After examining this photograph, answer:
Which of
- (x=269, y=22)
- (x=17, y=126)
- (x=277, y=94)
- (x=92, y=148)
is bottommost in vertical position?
════
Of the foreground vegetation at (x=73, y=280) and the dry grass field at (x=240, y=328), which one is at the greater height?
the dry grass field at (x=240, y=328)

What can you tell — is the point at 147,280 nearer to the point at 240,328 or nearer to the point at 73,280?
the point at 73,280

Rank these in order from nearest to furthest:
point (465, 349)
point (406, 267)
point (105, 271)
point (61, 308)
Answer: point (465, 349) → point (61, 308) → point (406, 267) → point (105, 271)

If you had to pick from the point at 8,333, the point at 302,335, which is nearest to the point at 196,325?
════
_Prompt_
Edit the data from the line that contains "Rank these in" through the line that contains "If you had to", replacing "furthest" with "farthest". Return only those lines, with nothing else changed.

_Response_
Rank these in order from nearest to farthest:
point (465, 349)
point (406, 267)
point (105, 271)
point (61, 308)
Answer: point (465, 349) → point (61, 308) → point (406, 267) → point (105, 271)

If you had to pick from the point at 8,333, the point at 302,335, which is nearest to the point at 196,325?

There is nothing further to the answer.